» Extract
(begin)
8. On the basis of said complaint, complainant was examined on 27.07.2018 on oath under section 200 of the Criminal Procedure Code by the learned judicial magistrate and on perusal of the documents and case record and on consideration thereof, the court below was pleased to issue summon against the petitioners on the finding that a prima facie case under sections 323/342/324/354/506/34 of the IPC has been made out and thereafter the learned court below was also pleased to issue process upon the accused persons/petitioners under above noted sections. On 01.11.2018 the petitioner no. 3, surrendered before the trial court and was release on bail and on 21.09.2019 the petitioner no. 1 and 2 have also been released on bail. 5

9. The petitioner submits that the averments made in the petition of complaint as well as in the initial deposition of the complainant /opposite party do not at all make out any case, not to speak of even a prima facie case under any of the sections 323/342/324/354/506/34 and accordingly the impugned criminal proceeding being CR case no. 168 of 2018 is liable to be quashed in the interest of justice and to prevent abuse of process of the court.

10. The petitioner further submits that the ingredients of the offence in respect of which the summons has been issued to the petitioners have not been satisfied on the basis of the allegations and/or averments made in the complaint as well as in the initial deposition of the complainant and as such petitioners cannot be made to face the rigmarole of a criminal trial unnecessarily and as such the said criminal proceedings is also liable to be quashed.

11. Learned counsel appearing for the opposite party No.2/complainant/FIR maker submits that in both the cases the written complaint clearly discloses offence and as such the question of quashing the said proceeding does not arise. Learned counsel appearing on behalf of the state Mr.Santanu Deb Roy leaves the issue involved in CRR 479 of 2020, to the discretion of the court, on perusal of materials appearing in the Case Diary (CD). He accordingly placed the C.D. before the court.
(end)
» Material
(begin)
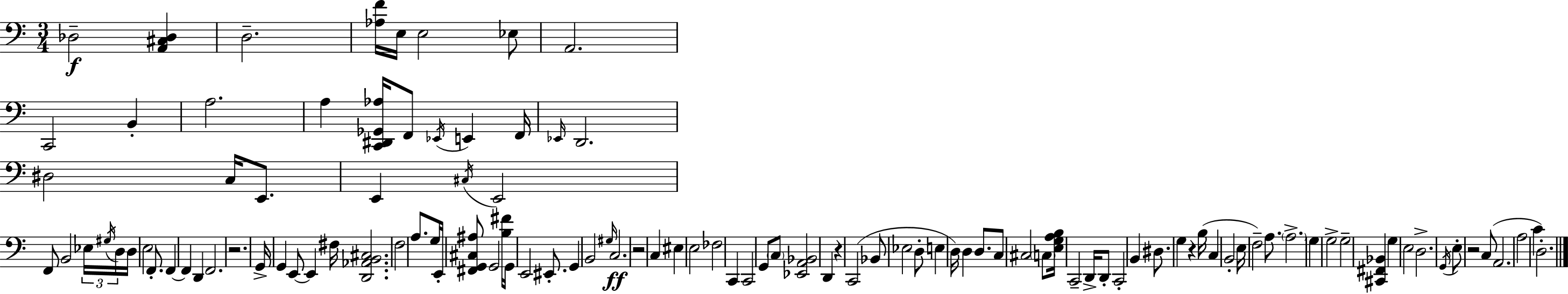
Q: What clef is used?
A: bass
(end)
» Tasks for this exercise
1 – According to the court excerpt, on what date was the complainant examined on oath under section 200 of the Criminal Procedure Code?
2 – Please proceed with the court excerpt, writing on from the point where it stops.
The data is not needed for this work.

» Answers to each task
1 – 27.07.2018

2 –
12. On perusal of the C.D. it appears that in the FIR and from the statement recorded under section 161 and under section 164 of the Code of criminal Procedure, the victim/opposite party has categorically stated that the petitioner has made sexual intercourse with the victim /opposite party at 6 several places giving false promise of marriage. Subsequently petitioner refused to accept her phone call and as such after tracing petitioner's office address, the opposite party had gone to the office of the petitioner, who is posted as traffic constable and came to learn that the opposite party belongs to Muslim Caste and he is married having two children. The opposite party /victim accordingly stated that the petitioner has practiced fraud upon her by giving false promise of marriage and allured her for repeated sexual intercourse and thereby spoiled her life. It also appears from the statements of other witnesses as recorded under section 161 of the Cr.P.C. that said statement of the victim more or less corroborates with the statement made by the other witnesses.

13. Learned Counsel appearing on behalf of the petitioner referred Pramod Suryabhan Pawar Vs. State of Maharashtra reported in 2019 SCC Online SC 1073 and also one unreported judgment passed by this court relying upon the aforesaid Pawar's (supra) judgment in CRR 1650 of 2019. Relying upon these two judgments petitioner herein contended that the factual matrix in the said two cases are almost similar and in the said two cases the concerned High Court and the Supreme Court quashed the proceedings.

14. The factual scenario of Pramod Suryabhan power case (supra) is that complainant was aware that there existed obstacle in marrying the accused and still continue to engage the sexual relations and the Supreme Court quashed the FIR. In the said case accused proposed marriage and assured complainant that their belonging to different caste would not be a hindrance and promised to marry her after the marriage of his elder sister. Afterwards 7 accused raised concerns about marrying her in 2013 on the ground their belonging to different castes would hinder accused person's younger sister's marriage. However they continued their sexual relationship till March, 2015. In November, 2015, the complainant first time threatened to file police complain. On 9th March 2016, the accused engaged in sexual intercourse with complainant against her will and subsequently complainant was apprised that the accused was engaged to another woman and the accused informed the complainant that the woman he was engaged to was demanding Rs. 2Lakhs to break of the engagement. On 28th March, 2016, the accused reiterated promise to marry the complainant and arranged for her to speak to the woman he had been engaged to, to assure the complainant that the accused was no longer in a relationship with her. Subsequently, the complainant became aware that the accused had married on 1st May 2016. On 17th May, 2016 she filed the FIR..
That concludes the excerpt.